In WP7, the emphasis is almost entirely on the home screen, which has a set of tiles showing information from applications such as mail, calendar, or music: you have this many unread Google Mail emails, this appointment today, here's a link to an album or podcast you like. You can add tiles pretty much endlessly; where with the iPhone (for example) you can add apps to create screen after screen, with WP7 you can add links to elements of apps which will create a long, long scroll of tiles.
You can also get to the (long) list of applications with a single swipe to the right, but the idea is that your home screen will be populated with various people and auto-updating information about them: here's your partner, here's their picture, here's their latest Facebook status. (Twitter support? Probably - Seesmic is developing one.) Ran suggests that this gives you a more direct way to interact with a particular person (click their picture and choose how you're going to contact them - phone? text? Facebook?) then deciding to contact someone, and then choosing which app you're going to use to do it with.

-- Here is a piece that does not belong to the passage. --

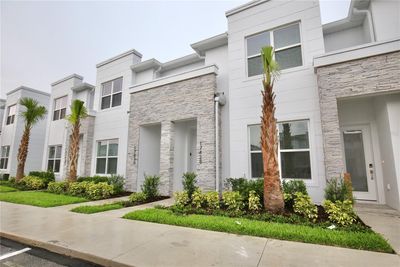 17428 Hidden Forest Drive, Townhouse with 4 bedrooms, 3 bathrooms and null parking in Clermont FL | Image 1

An interesting element of WP7 is how it indicates that there's more to learn about an element: by using text which is cut off by the edge of the screen. So you might see a legend saying Music Vide: the missing "o" indicates that by swiping right you'll see information about your videos.
Seen statically, in a screenshot, this looks disastrous; but in action it quickly becomes completely sensible. (For vertical scrolling, WP7 does have a scroll bar - though it's barely visible. Possibly the designers felt this would detract from the uncluttered look. They might have a point, but scroll bars are very useful - arguably, indispensable - UI elements.)
At launch, it will have some notable deficits:
•no Flash, initially; 
• no cut and paste, initially;
• no HTML5, initially (and possibly not for longer than either of others: "you can assume that in the future versions we will look at what we can do with the team there as well," said Ran, which I take to mean "not for quite some time").
• No multitasking, except between the Microsoft apps themselves.
• No Mac support at launch.
• No support (at present) for Flickr or Google Picasa as a source of pictures; only Facebook and Windows Live.
• No timetable for the addition of Flash, which might make these a tough sell to the more knowledgeable buyer.
• Games you buy on Xbox Marketplace on WP7 will show up in the Games hub, but not in the app list. (There's no way to control this manually either.)
I was assured that every WP7 phone bought without Flash and cut & paste will be upgradeable over the air (which will be done by Microsoft) at a future date if|when Flash|cut&paste support is added. "We had to make hard choices about what's in the product and what's not [in the RTM version]" Ran said. Even so it's surprising that Microsoft, which built the browser for WP7 from the Internet Explorer 7 branch, couldn't get a Flash plugin incorporated in time.